Records excerpted from a collection
========

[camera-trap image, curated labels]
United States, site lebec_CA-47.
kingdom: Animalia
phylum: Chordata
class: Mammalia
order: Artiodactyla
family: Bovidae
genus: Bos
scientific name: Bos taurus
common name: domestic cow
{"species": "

========

# Directions
Output every line of the data again, exactly.

# Result of the task
[camera-trap image, curated labels]
United States, site lebec_CA-47.
kingdom: Animalia
phylum: Chordata
class: Mammalia
order: Artiodactyla
family: Bovidae
genus: Bos
scientific name: Bos taurus
common name: domestic cow
{"species": "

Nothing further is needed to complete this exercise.